Rows:
****
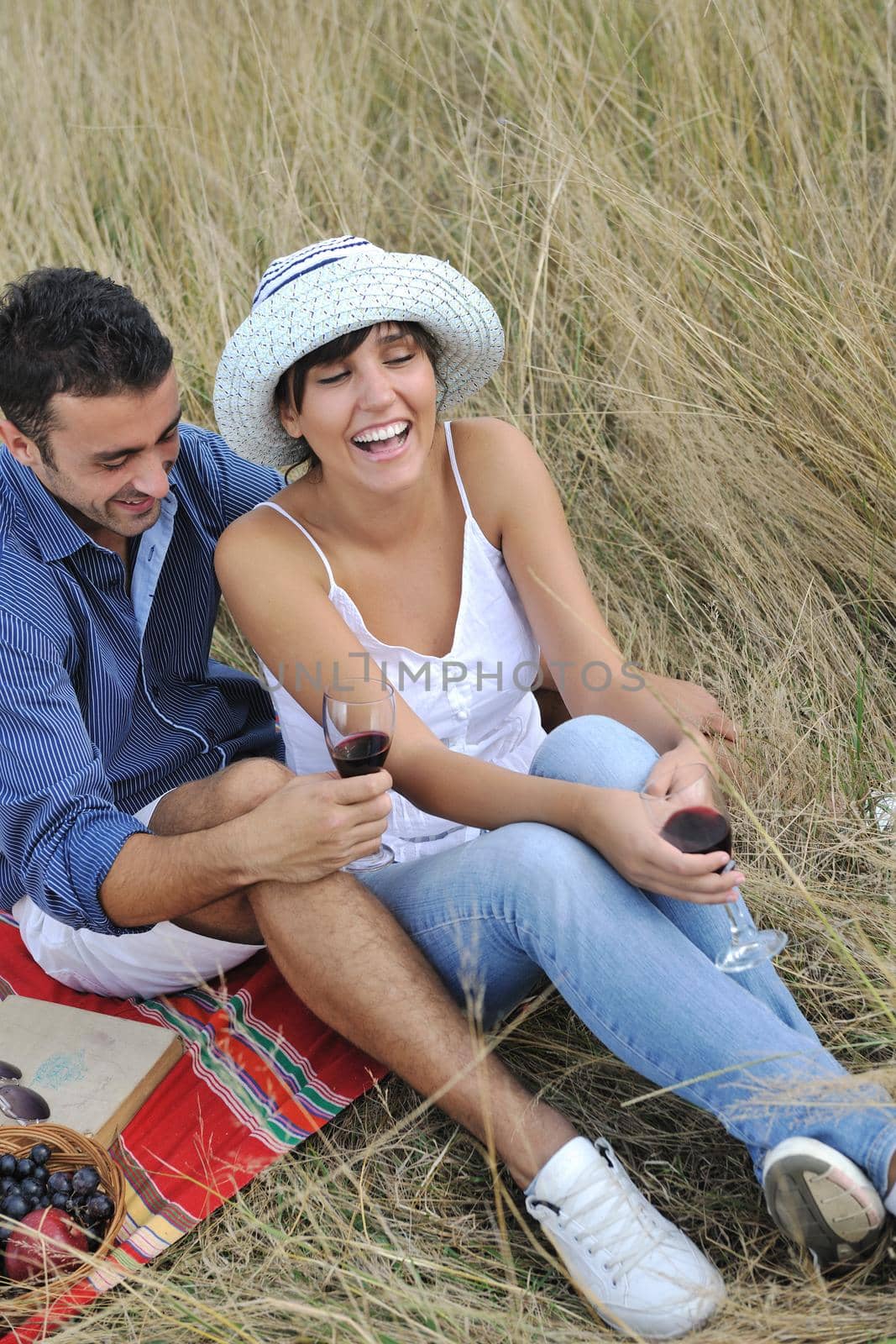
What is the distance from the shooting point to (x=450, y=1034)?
2.37 metres

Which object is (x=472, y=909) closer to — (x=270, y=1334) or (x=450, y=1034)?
(x=450, y=1034)

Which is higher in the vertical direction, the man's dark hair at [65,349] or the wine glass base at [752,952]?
the man's dark hair at [65,349]

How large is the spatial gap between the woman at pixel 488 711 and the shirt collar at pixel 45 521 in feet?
1.02

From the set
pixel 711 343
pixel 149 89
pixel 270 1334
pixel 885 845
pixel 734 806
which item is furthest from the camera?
pixel 149 89

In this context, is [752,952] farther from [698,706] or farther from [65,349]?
[65,349]

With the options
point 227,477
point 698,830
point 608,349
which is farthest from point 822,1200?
point 608,349

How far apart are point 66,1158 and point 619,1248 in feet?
3.49

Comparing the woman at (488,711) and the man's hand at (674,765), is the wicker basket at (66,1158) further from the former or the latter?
the man's hand at (674,765)

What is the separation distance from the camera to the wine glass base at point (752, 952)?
223cm

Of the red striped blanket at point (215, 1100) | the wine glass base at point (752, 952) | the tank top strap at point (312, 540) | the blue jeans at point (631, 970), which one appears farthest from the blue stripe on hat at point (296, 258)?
the wine glass base at point (752, 952)

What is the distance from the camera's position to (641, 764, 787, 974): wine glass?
83.8 inches

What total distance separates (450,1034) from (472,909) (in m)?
0.22

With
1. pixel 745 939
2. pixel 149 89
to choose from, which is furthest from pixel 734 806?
pixel 149 89

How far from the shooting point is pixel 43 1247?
2287 millimetres
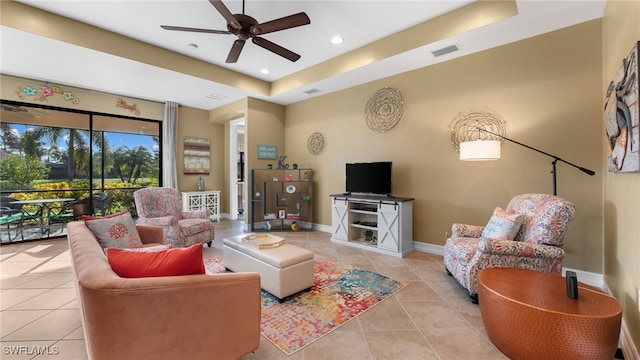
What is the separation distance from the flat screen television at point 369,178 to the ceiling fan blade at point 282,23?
2.41 meters

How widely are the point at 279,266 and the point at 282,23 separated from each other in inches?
90.7

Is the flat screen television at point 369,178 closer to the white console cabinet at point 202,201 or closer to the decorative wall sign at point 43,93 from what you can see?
the white console cabinet at point 202,201

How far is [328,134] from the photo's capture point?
5230 mm

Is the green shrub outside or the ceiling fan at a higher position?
the ceiling fan

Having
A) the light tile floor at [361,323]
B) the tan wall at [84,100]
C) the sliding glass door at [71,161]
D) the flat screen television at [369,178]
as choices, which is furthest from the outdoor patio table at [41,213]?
the flat screen television at [369,178]

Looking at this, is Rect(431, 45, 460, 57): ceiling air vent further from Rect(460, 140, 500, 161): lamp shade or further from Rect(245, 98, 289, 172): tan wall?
Rect(245, 98, 289, 172): tan wall

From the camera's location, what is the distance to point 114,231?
2.32 m

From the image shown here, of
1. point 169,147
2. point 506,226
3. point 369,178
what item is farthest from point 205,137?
point 506,226

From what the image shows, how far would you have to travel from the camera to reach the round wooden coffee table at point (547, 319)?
4.73 feet

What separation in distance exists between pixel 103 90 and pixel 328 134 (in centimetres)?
442

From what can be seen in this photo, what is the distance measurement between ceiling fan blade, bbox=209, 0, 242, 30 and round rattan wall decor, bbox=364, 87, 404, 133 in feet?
8.63

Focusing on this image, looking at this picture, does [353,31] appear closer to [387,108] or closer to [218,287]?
[387,108]

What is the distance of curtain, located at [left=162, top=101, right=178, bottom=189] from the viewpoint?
568 centimetres

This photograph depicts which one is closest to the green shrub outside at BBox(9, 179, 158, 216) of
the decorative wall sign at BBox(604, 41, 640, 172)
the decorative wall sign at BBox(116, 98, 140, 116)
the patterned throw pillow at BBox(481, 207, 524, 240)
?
the decorative wall sign at BBox(116, 98, 140, 116)
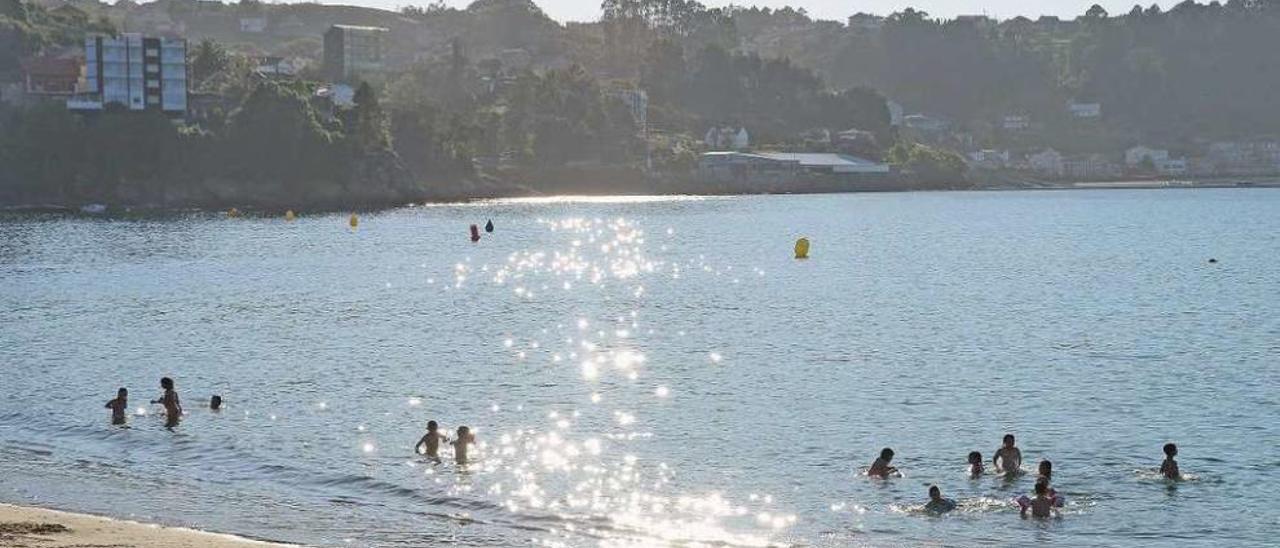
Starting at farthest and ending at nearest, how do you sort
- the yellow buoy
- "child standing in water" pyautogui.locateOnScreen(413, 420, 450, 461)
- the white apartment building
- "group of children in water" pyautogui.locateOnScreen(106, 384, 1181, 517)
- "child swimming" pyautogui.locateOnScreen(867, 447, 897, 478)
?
the white apartment building
the yellow buoy
"child standing in water" pyautogui.locateOnScreen(413, 420, 450, 461)
"child swimming" pyautogui.locateOnScreen(867, 447, 897, 478)
"group of children in water" pyautogui.locateOnScreen(106, 384, 1181, 517)

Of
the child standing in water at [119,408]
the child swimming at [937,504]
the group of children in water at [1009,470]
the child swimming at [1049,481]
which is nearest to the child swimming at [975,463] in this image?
the group of children in water at [1009,470]

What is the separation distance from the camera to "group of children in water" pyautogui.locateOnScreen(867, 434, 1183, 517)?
32.5 m

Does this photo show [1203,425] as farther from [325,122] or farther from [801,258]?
[325,122]

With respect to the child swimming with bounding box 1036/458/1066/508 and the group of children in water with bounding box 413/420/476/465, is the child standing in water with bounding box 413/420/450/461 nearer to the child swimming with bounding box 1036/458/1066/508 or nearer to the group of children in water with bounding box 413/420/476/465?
the group of children in water with bounding box 413/420/476/465

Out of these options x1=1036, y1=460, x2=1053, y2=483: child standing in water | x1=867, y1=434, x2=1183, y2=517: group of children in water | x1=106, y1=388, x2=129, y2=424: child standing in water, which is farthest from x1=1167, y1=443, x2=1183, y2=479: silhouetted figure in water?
x1=106, y1=388, x2=129, y2=424: child standing in water

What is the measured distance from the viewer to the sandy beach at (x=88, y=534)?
26752 millimetres

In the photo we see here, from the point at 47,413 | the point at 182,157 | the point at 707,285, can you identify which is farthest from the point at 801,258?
the point at 182,157

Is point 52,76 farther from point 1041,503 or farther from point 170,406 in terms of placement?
point 1041,503

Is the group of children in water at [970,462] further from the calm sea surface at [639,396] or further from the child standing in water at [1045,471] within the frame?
the calm sea surface at [639,396]

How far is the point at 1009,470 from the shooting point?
36.1 metres

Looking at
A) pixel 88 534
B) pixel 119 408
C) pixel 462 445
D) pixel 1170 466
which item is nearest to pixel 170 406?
pixel 119 408

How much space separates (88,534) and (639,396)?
74.2 feet

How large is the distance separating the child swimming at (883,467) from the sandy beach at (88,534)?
547 inches

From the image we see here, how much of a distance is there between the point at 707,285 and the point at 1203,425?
****
The pictures should not be reproduced; quote all of the other material exactly.

The completed task:
What is the distance from the shooting point to (x=450, y=1034)?
2.37 metres

Which object is (x=472, y=909) closer to — (x=270, y=1334) or (x=450, y=1034)?
(x=450, y=1034)

Which is higher in the vertical direction, the man's dark hair at [65,349] or the wine glass base at [752,952]?
the man's dark hair at [65,349]

How large is the spatial gap between the woman at pixel 488 711 and the shirt collar at pixel 45 521 in feet?
1.02

From the set
pixel 711 343
pixel 149 89
pixel 270 1334
pixel 885 845
pixel 734 806
which item is furthest from the camera?
pixel 149 89

In this context, is [752,952] farther from [698,706] or farther from [65,349]?
[65,349]

With the options
point 227,477
point 698,830
point 608,349
which is farthest from point 822,1200?
point 608,349

How far apart are point 66,1158 and point 619,1248 in feet?
3.49

Comparing the woman at (488,711) and the man's hand at (674,765), is the wicker basket at (66,1158) further from the former or the latter?
the man's hand at (674,765)

What is the separation distance from the camera to the wine glass base at point (752, 952)?
223cm

Of the red striped blanket at point (215, 1100) | the wine glass base at point (752, 952) | the tank top strap at point (312, 540) | the blue jeans at point (631, 970), which one appears farthest from the blue stripe on hat at point (296, 258)?
the wine glass base at point (752, 952)

What is the distance from the camera's position to (641, 764, 787, 974): wine glass?
83.8 inches

What total distance separates (450,1034) from (472,909) (in m)?
0.22

With
1. pixel 745 939
2. pixel 149 89
to choose from, which is furthest from pixel 734 806?
pixel 149 89

How far from the shooting point is pixel 43 1247?
2287 millimetres
What is the separation distance from the flat screen television at point 369,178 to the ceiling fan blade at point 282,23?
2.41 meters

How widely are the point at 279,266 and the point at 282,23 separated from each other in inches?
90.7

Is the flat screen television at point 369,178 closer to the white console cabinet at point 202,201 or closer to the decorative wall sign at point 43,93 from what you can see?
the white console cabinet at point 202,201

How far is [328,134] from the photo's capture point?
5230 mm

Is the green shrub outside or the ceiling fan at a higher position?
the ceiling fan

Having
A) the light tile floor at [361,323]
B) the tan wall at [84,100]
C) the sliding glass door at [71,161]
D) the flat screen television at [369,178]
as choices, which is furthest from the outdoor patio table at [41,213]?
the flat screen television at [369,178]

Looking at this, is Rect(431, 45, 460, 57): ceiling air vent further from Rect(460, 140, 500, 161): lamp shade or further from Rect(245, 98, 289, 172): tan wall?
Rect(245, 98, 289, 172): tan wall

From the camera's location, what is the distance to point 114,231?
2.32 m

From the image shown here, of
1. point 169,147
2. point 506,226
3. point 369,178
what item is farthest from point 205,137?
point 506,226

From what the image shows, how far would you have to travel from the camera to reach the round wooden coffee table at point (547, 319)?
4.73 feet

What separation in distance exists between pixel 103 90 and pixel 328 134 (in centimetres)?
442

From what can be seen in this photo, what is the distance measurement between ceiling fan blade, bbox=209, 0, 242, 30 and round rattan wall decor, bbox=364, 87, 404, 133 in feet?
8.63

Focusing on this image, looking at this picture, does [353,31] appear closer to [387,108] or closer to [218,287]?
[387,108]

What is the distance of curtain, located at [left=162, top=101, right=178, bottom=189] from the viewpoint?
568 centimetres

This photograph depicts which one is closest to the green shrub outside at BBox(9, 179, 158, 216) of
the decorative wall sign at BBox(604, 41, 640, 172)
the decorative wall sign at BBox(116, 98, 140, 116)
the patterned throw pillow at BBox(481, 207, 524, 240)
?
the decorative wall sign at BBox(116, 98, 140, 116)
Starting at farthest and ending at nearest, how do you sort
- the yellow buoy
- "child standing in water" pyautogui.locateOnScreen(413, 420, 450, 461)
- the white apartment building
- "group of children in water" pyautogui.locateOnScreen(106, 384, 1181, 517)
- "child swimming" pyautogui.locateOnScreen(867, 447, 897, 478)
?
the white apartment building
the yellow buoy
"child standing in water" pyautogui.locateOnScreen(413, 420, 450, 461)
"child swimming" pyautogui.locateOnScreen(867, 447, 897, 478)
"group of children in water" pyautogui.locateOnScreen(106, 384, 1181, 517)

Of
the child standing in water at [119,408]
the child swimming at [937,504]
the group of children in water at [1009,470]
the child swimming at [1049,481]
which is nearest to the child swimming at [975,463] in this image?
the group of children in water at [1009,470]

What is the separation distance from the camera to "group of children in water" pyautogui.locateOnScreen(867, 434, 1183, 517)?
32.5 m

Does this photo show [1203,425] as farther from [325,122] or farther from [801,258]?
[325,122]

With respect to the child swimming with bounding box 1036/458/1066/508 and the group of children in water with bounding box 413/420/476/465, is the child standing in water with bounding box 413/420/450/461 nearer to the child swimming with bounding box 1036/458/1066/508 or nearer to the group of children in water with bounding box 413/420/476/465?
the group of children in water with bounding box 413/420/476/465

Out of these options x1=1036, y1=460, x2=1053, y2=483: child standing in water | x1=867, y1=434, x2=1183, y2=517: group of children in water | x1=106, y1=388, x2=129, y2=424: child standing in water, which is farthest from x1=1167, y1=443, x2=1183, y2=479: silhouetted figure in water?
x1=106, y1=388, x2=129, y2=424: child standing in water

What is the measured distance from the viewer to the sandy beach at (x=88, y=534)?
26752 millimetres

In the photo we see here, from the point at 47,413 | the point at 182,157 | the point at 707,285, can you identify which is farthest from the point at 801,258?
the point at 182,157

Is point 52,76 farther from point 1041,503 or farther from point 170,406 in terms of placement?
point 1041,503

Is the group of children in water at [970,462] further from the calm sea surface at [639,396] or further from the child standing in water at [1045,471] within the frame?
the calm sea surface at [639,396]

How far is the point at 1009,470 from the shooting point?
36.1 metres

Looking at
A) pixel 88 534
B) pixel 119 408
C) pixel 462 445
D) pixel 1170 466
which item is nearest to pixel 170 406?
pixel 119 408

How much space separates (88,534) and (639,396)?
74.2 feet

How large is the distance separating the child swimming at (883,467) from the sandy beach at (88,534)?
547 inches

From the image we see here, how much of a distance is there between the point at 707,285 and the point at 1203,425?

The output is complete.